La destra, oggi al governo, ha spesso paventato il timore della sostituzione etnica. Da bandiera ideologica spesso si è convertita in un sentire comune. Dava vigore all’animo razzista ancora presenti in strati significativi della società.

Vedrà che dimenticheremo presto questa espressione. Le imprese, sia grandi che piccole, del nord come del sud, sanno che senza la forza lavoro degli immigrati non riuscirebbero ad avere futuro. Ne hanno un terribile bisogno già adesso.

Non ci bastano quelli che ci sono?

Le cifre ci dicono di no. Abbiamo necessità di selezionare meglio per coniugare competenze e necessità produttive.

Fino all’altro giorno gli immigrati hanno fatto da tappabuchi alla vertiginosa riduzione della forza lavoro in settori rilevanti.

il saldo negativo della popolazione italiana dal 1990 in poi è stato compensato dall’arrivo di questi nuovi cittadini. ma è stato uno stop al declino provvisorio

Un toccasana per le nostre culle vuote

Beh sì, altre culture producevano un’idea di famiglia più numerosa della nostra che aveva perduto posizioni. fino agli anni cinquanta e sessanta una coppia, marito e moglie, aveva infatti in media più di due figli e questo statuiva la progressione della popolazione

Quanti eravamo nel 1950?

47 milioni di italiani. Che nel 1980 sono divenuti 56 milioni e grazie all’immigrazione hanno poi raggiunto e un po’ superato la soglia dei sessanta milioni.

Nel 2014 abbiamo iniziato a registrare la flessione più rilevante

Quasi un milione e mezzo in meno da allora ad oggi

E nel 2050?

Attorno ai 55 milioni. Quattro milioni in meno. Un declino irreversibile si prospetta

Quando l’Italia ha sbagliato a far di conto con le sue necessità e con le sue culle?

In tutta europa a partire dagli anni settanta la famiglia abbandona la configurazione del maschio unico lavoratore e apre la strada al lavoro femminile.

La Scandinavia allarga alla platea femminile il sistema di welfare già così robusto.

Altrove si sviluppano i servizi per l’infanzia e nuovi diritti di paternità e maternità, di sostegno alla coppie più fragili. Invece in Italia il lavoro femminile produce una scelta drammatica: la rinuncia alla procreazione. Oppure, all’opposto, il figlio costa alla donna e alla mamma il lavoro.

Da qui l’arretramento

La natalità scende fino a giungere nei decenni successivi sotto 1,5 figli a coppia, che produce l’inversione della tendenza: le nascite non compenseranno le morti.
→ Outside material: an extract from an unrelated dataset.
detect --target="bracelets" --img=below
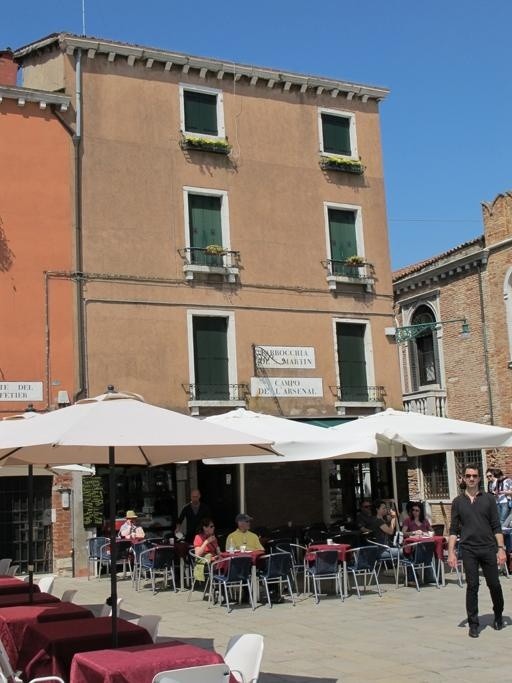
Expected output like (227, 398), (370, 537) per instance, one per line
(498, 545), (506, 550)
Intanto il debito pubblico supera il Pil

Prima di tale crollo l’italia era allineata, in quanto a debito pubblico, agli altri paesi europei. Quando l’economia cresce può investire nel welfare ma colpevolmente non lo fa. Si ritroverà indebitata e senza quei servizi che aiuteranno le famiglie – quelle native e quelle immigrate – ad avere figli.

In un secolo abbiamo bruciato la gioventù

Che corre via, semplicemente saluta e se ne va.